* [DOCUMENT EXTRACT]
Ankara’s credibility with the Armenians was further dented when it junked a set of protocols
it signed with Armenia in October 2009 that were supposed to have
established diplomatic ties and reopened its long-sealed land border
with the former Soviet republic.
The ink on the documents had barely dried when Turkey declared that
it could not implement them unless Armenia withdrew from at least some
of the territories it had seized from Azerbaijan during a bitter
six-year war over the disputed Nagorno-Karabakh enclave that ended in
1994. Turkey’s minister for European Union affairs, Mevlut Cavusoglu,
asserted in a recent interview that Armenia had delivered “a verbal
pledge to withdraw from territories under its occupation” before the
protocols were signed. “But they failed to keep their promise; it is
Armenia’s fault,” Cavusoglu insisted. But Western diplomats who were
close to the negotiations say that Nagorno-Karabakh never came up. There
is no mention of the issue in the protocols, and it is widely assumed
that Turkey’s volte-face was a result of Azerbaijan’s threats to cut off
vital oil and natural gas sales.

* [GIVEN DATA]

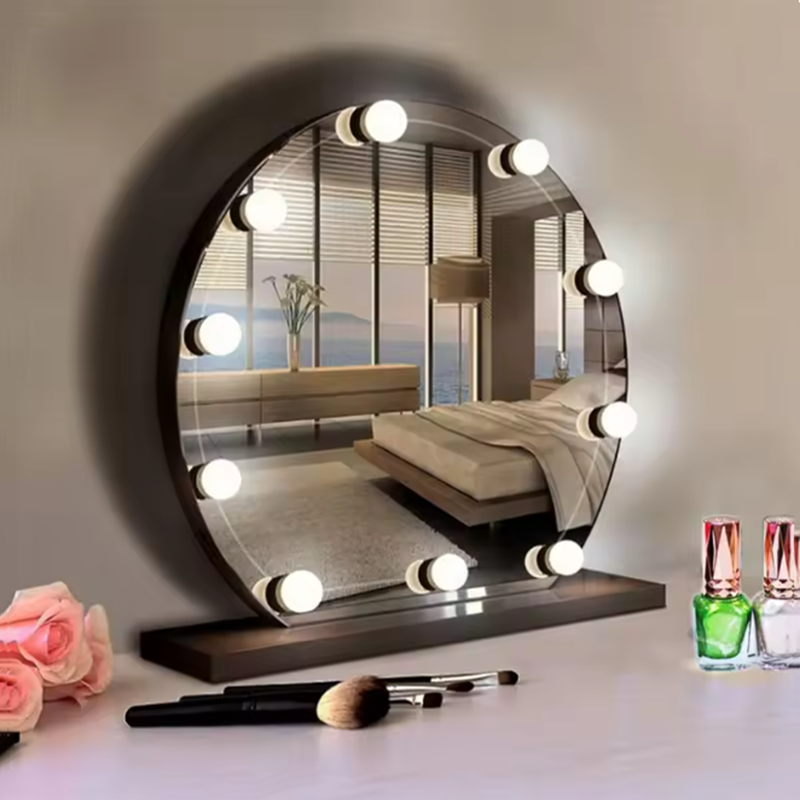 Lampe LED USB Hollywood pour c - Desk Setup Lighting avis et prix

* [PROBLEMS AND TASKS]
1/ In the passage on the Turkey–Armenia protocols, in what year did the war over Nagorno-Karabakh end?
2/ Using the passage on the Turkey–Armenia protocols, explain why Western diplomats doubt Turkey's stated reason for not carrying out the protocols, and what is widely assumed to be the real cause.
3/ Continue the passage on the Turkey–Armenia protocols after its last sentence.

* [ANSWERS TO THE EXERCISE]
1/ 1994

2/ Diplomats close to the talks say Nagorno-Karabakh never came up, and the protocols don't mention it. The reversal is widely assumed to have come from Azerbaijan's threats to cut off vital oil and natural gas sales.

3/
Despite the freeze in official ties between Turkey and Armenia, civil
society initiatives to heal the wounds of the past are flourishing. A
growing number of Turkish academics and intellectuals are rejecting the
official account of what happened in 1915. A commemoration of the
tragedy will be held April 24 in Istanbul’s central Taksim Square.
Now many fret that Turkish meddling in Kassab will undo such
progress. Some Armenian intellectuals, in turn, worry that
disinformation about Kassab may hurt the Armenian cause.
“Kassab is the heart and soul of the Syrian-Armenian community, a
surviving artifact of life we had before the genocide. Losing it feels a
bit like a final erasure,” explained Elyse Semerdjian, who
teaches Middle East and Islamic History at Whitman College, in an
interview with Al-Monitor. But Semerdjian cautions against
linking the events in Kassab to 1915 “to attack Turkey’s role in the
Syrian conflict as well as agitate further for Armenian genocide
recognition.” She said, “Genocide recognition is a noble cause, but it
should not come at the expense of Armenian credibility on human rights.”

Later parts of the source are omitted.